ABSTRACT O3‐type layered oxides have emerged as promising cathode materials for sodium‐ion batteries (SIBs) due to their high reversible capacity. However, their fast‐charging and long‐term cyclability under high‐voltage operation are limited by interfacial and structural degradation, such as electrolyte decomposition, oxygen release, transition‐metal dissolution, and irreversible phase transitions. Herein, a multifunctional co‐solvent of dimethyl difluoromalonate (DMDF) is introduced into carbonate electrolytes to stabilize O3‐type Na 0.85 Mn 0.45 Ni 0.25 Li 0.05 Cu 0.1 Ti 0.15 O 2 (NMNLCTO) cathode within a voltage range of 1.5–4.5 V. In/ex situ characterizations and theoretical calculations reveal that the DMDF facilitates the formation of a robust NaF‐rich cathode‐electrolyte interface, suppresses electrolyte decomposition, and regulates solvation structure for fast Na + transport.

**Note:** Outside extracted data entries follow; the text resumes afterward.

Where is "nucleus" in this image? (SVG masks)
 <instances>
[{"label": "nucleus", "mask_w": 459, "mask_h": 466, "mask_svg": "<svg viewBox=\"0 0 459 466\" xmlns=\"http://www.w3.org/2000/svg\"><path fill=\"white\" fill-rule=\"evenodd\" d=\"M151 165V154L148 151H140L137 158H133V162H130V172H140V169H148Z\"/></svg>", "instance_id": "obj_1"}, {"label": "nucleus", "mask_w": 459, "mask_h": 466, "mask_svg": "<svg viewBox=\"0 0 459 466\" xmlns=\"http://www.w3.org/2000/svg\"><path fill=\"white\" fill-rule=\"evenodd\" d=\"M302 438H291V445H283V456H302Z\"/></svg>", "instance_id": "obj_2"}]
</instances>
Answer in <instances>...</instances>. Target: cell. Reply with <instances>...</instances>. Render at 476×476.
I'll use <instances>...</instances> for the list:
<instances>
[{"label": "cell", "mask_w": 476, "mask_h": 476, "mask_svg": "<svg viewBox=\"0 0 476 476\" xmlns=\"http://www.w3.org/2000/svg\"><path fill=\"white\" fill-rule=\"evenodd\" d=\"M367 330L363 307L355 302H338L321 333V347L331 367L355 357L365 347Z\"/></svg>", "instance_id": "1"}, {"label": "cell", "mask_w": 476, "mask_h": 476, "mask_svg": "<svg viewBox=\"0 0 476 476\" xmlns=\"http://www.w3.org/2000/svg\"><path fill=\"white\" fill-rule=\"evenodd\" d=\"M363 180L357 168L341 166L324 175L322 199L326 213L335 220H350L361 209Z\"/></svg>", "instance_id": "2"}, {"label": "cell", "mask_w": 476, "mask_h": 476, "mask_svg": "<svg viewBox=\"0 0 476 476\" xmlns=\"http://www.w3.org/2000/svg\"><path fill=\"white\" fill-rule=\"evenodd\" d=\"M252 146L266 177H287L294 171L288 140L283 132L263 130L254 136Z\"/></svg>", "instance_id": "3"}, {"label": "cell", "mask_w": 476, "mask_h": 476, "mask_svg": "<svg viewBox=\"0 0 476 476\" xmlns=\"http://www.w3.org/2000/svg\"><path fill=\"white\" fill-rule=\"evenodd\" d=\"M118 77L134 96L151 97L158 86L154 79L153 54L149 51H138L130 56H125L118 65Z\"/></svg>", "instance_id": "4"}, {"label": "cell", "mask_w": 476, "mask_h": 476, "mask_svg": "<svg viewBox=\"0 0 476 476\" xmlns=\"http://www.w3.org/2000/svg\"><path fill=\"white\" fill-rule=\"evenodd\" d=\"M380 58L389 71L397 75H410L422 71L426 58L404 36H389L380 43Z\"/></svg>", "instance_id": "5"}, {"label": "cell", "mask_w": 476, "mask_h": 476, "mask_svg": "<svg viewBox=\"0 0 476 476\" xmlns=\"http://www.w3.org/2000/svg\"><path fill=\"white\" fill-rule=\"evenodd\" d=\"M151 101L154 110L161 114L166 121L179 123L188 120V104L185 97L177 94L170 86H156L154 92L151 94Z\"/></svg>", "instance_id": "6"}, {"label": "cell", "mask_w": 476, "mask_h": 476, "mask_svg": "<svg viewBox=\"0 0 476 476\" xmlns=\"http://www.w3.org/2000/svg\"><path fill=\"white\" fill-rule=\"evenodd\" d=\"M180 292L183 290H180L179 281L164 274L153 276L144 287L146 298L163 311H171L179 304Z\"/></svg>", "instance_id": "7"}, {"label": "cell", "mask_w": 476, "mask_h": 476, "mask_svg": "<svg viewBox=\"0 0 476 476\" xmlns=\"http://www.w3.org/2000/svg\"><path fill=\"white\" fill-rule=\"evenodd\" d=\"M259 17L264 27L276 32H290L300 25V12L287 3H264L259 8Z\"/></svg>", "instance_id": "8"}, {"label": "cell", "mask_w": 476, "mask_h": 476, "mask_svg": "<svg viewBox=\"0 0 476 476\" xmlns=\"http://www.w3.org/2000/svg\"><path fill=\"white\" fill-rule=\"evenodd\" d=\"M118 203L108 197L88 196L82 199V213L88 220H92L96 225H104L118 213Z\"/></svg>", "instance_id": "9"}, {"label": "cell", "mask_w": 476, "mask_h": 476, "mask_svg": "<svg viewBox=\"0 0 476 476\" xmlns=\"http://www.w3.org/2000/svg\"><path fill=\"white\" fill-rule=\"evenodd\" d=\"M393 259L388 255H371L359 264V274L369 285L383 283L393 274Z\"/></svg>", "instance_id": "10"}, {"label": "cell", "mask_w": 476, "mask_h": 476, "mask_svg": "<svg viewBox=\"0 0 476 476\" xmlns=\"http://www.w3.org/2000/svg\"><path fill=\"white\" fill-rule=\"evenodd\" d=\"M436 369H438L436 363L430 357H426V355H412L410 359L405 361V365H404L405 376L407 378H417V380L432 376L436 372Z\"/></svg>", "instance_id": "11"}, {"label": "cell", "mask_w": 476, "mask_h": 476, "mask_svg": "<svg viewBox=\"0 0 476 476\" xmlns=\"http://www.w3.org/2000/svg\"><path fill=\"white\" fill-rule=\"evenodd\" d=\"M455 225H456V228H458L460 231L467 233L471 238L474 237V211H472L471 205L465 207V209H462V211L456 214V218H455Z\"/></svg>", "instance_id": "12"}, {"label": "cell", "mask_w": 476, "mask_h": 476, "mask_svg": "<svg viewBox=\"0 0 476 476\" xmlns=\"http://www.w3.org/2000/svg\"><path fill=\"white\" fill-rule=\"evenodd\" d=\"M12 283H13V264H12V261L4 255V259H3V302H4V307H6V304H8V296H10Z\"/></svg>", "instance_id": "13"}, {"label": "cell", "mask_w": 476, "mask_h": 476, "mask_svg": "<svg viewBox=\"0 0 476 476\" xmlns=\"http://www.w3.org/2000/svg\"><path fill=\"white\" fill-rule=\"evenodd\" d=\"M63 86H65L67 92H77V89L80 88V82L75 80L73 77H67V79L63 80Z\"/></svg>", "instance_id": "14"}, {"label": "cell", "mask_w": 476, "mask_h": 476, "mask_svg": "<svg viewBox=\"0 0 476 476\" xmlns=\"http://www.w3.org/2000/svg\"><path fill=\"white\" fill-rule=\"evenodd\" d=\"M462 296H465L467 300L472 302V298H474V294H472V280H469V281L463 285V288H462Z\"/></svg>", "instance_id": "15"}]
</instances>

The formulated NaClO 4 /carbonate‐DMDF electrolyte endows the NMNLCTO cathode with record‐breaking cycling stability, achieving 80% capacity retention over 600 cycles at 500 mA g − 1 . The assembled hard carbon//NMNLCTO full cells deliver high energy densities of 304.5 and 156.4 Wh kg − 1 (based on the mass of the cathode and anode) at 20 and 800 mA g − 1 , respectively. This work indicates that dimethyl difluoromalonate acts as an efficient co‐solvent to upgrade O3‐type SIB cathodes under high‐voltage operation.